Conforme a OMS, o advento da pílula anticoncepcional reduziu a quantidade de gravidezes não desejadas, porém não eliminou a necessidade do acesso a um abortamento seguro: a cada ano em média 30 milhões de mulheres engravidam no mundo mesmo fazendo uso de contraceptivo.
Aborto é direito de meninas menores de 14 anos
Dos 400 partos mensais no hospital, 20% são de meninas com menos de 18 anos e 8% a 12% com menos de 14. Preocupada com o elevado índice de adolescentes grávidas, a então diretora criou um projeto de conscientização no Centro Integrado de Educação Pública (Ciep) Lima Barreto, vizinho do hospital, onde atuou com oficinas sobre sexualidade e prevenção de gravidez precoce. O colégio tem dois mil estudantes, metade identificado como pertencente ao sexo feminino.
A médica, ativista dos direitos sexuais e reprodutivos, mobilizou uma campanha de arrecadação de recursos para colocação de implantes contraceptivos de longa duração nas adolescentes. A aplicação foi feita no hospital após a autorização dos pais. “Preparei uma aula com papo reto para tirar o mito do sexo. Falei da importância do cuidado com o corpo como realizador dos sonhos e como a gravidez atrapalha quando vem na hora errada. Conversamos também sobre o enfrentamento à violência e a importância de se unir em rede com outras colegas”, relatou. Com a ação, o número de grávidas passou de 35, em 2015, para 5 em 2016 e nenhuma em 2017. “Quantas meninas ficaram grávidas no mesmo período no colégio da zona sul, onde minha filha estuda? Nenhuma! Quando minha filha de 15 anos contou que estava namorando, também apliquei o implante”.

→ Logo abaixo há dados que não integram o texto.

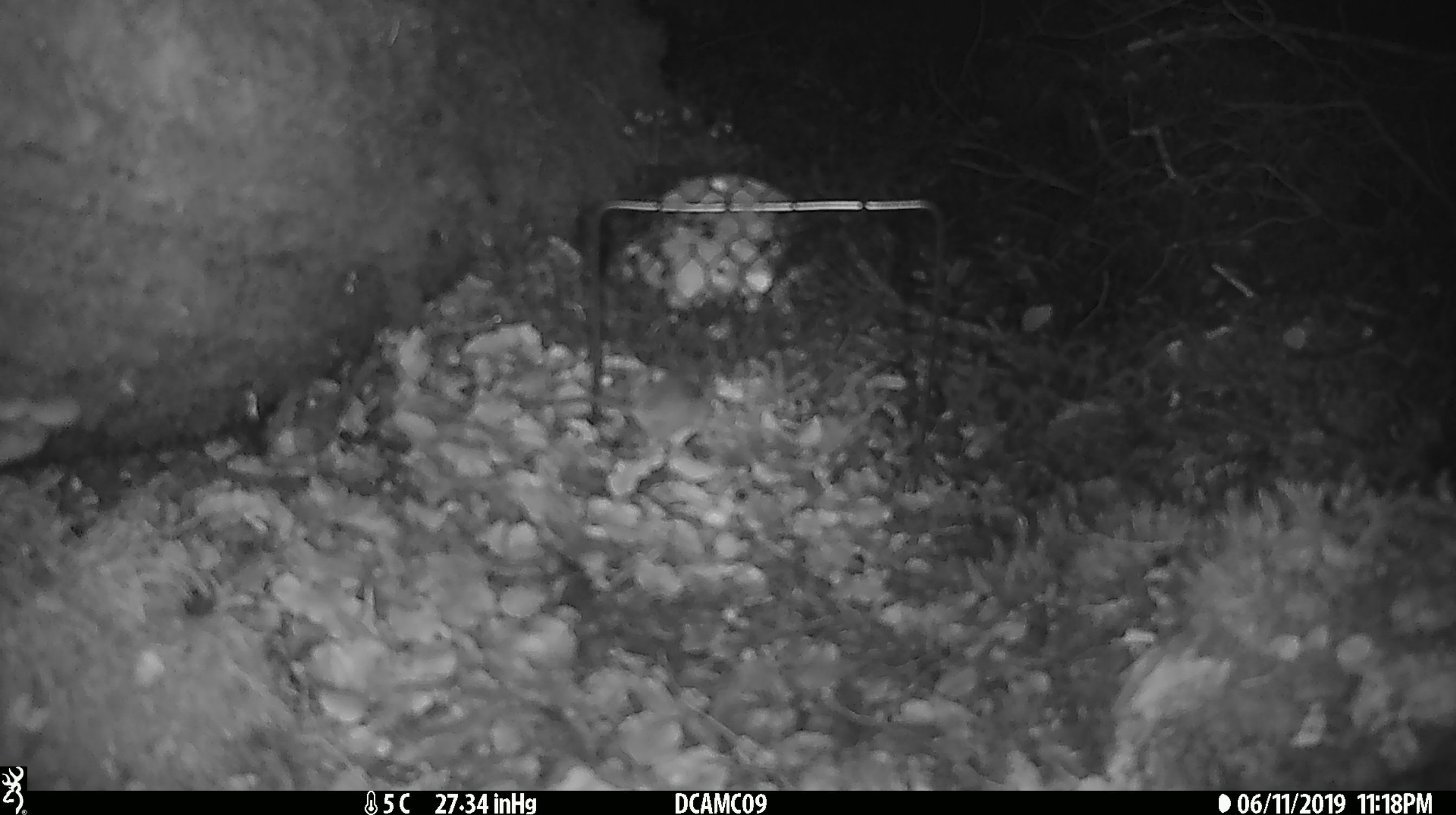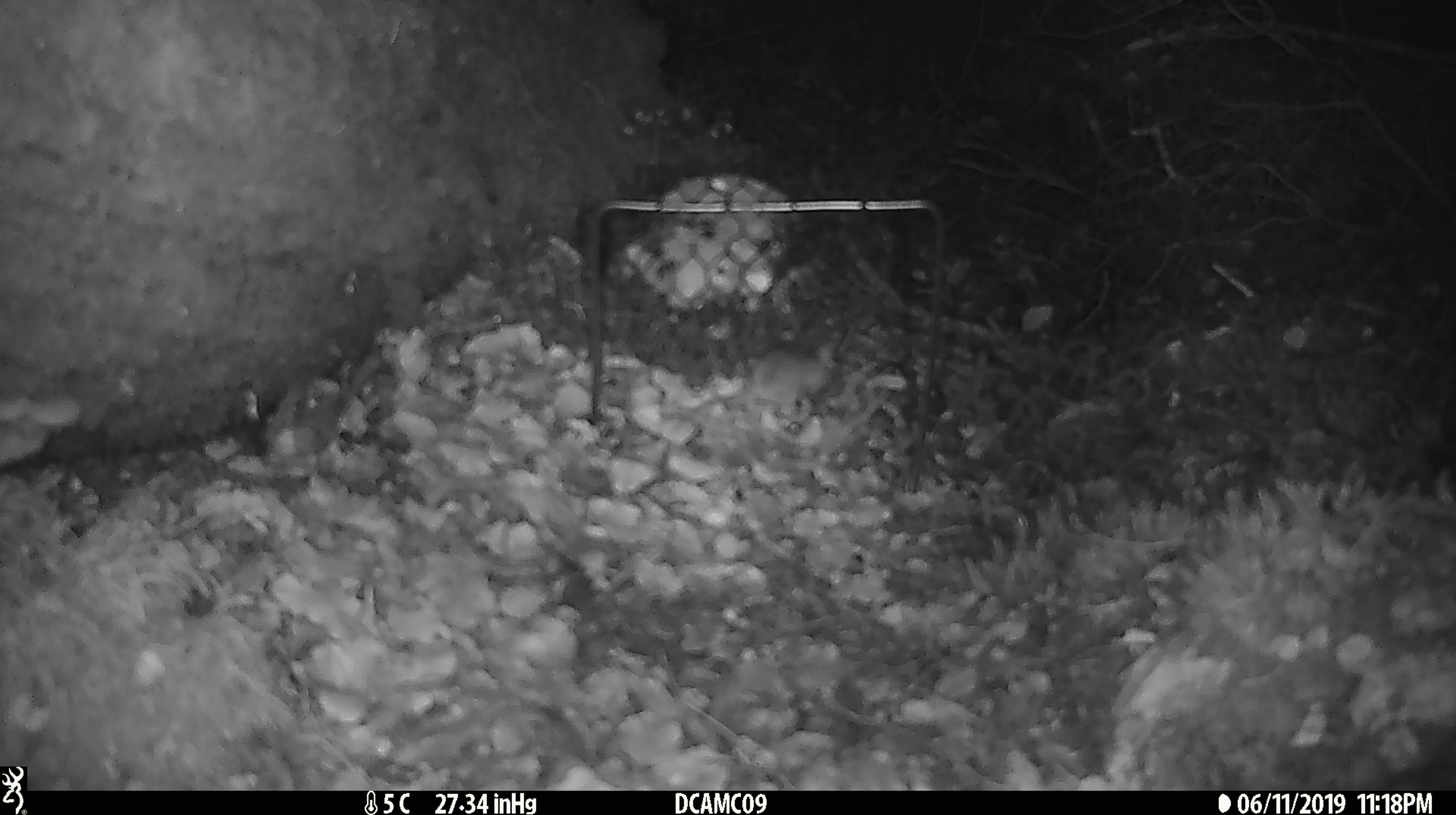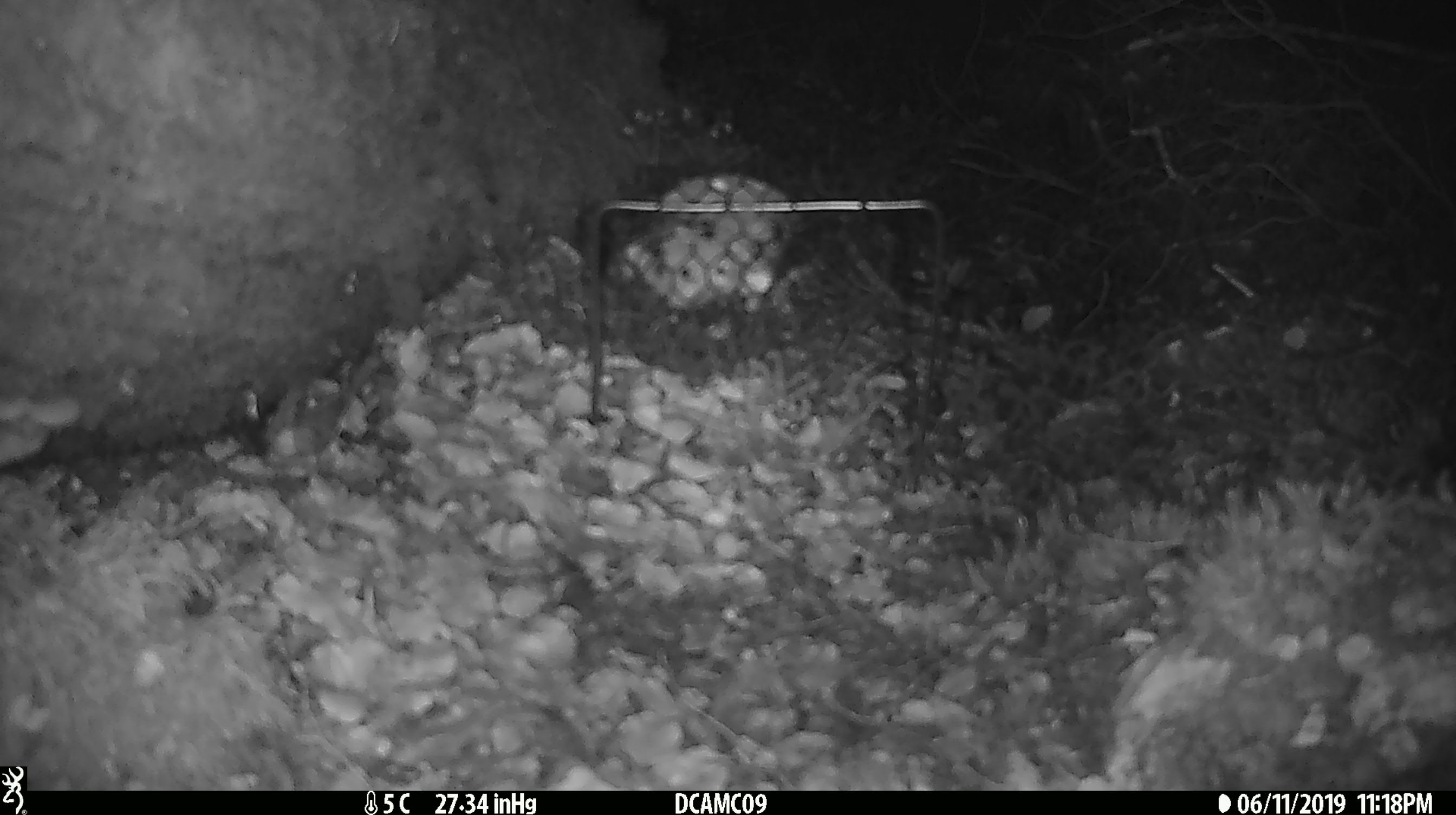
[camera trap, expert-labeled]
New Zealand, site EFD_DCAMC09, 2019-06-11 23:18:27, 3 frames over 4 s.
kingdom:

O Brasil apresenta dados sobre gravidez na adolescência acima da média latino-americana, segundo informações da OMS em 2018. São 68,4 bebês nascidos de mães adolescentes a cada mil meninas entre 15 e 19 anos. Enquanto a média latino-americana é estimada em 65,5, no mundo a média é de 46 nascimentos a cada mil.
“Em princípio, toda menina com menos de 14 anos tem direito ao aborto legal se assim ela quiser, porque a lei entende que ela foi estuprada mesmo que a relação tenha sido consensual. São possibilidades importantes a serem reivindicadas. A gravidez na adolescência alimenta o ciclo de vulnerabilidade: quando ela engravida, deixa a escola e fica menos capacitada a uma parte do mercado de trabalho mais nobre. É assim perpetuado o ciclo de violência, a jovem fica suscetível a relações de dependência e violência.”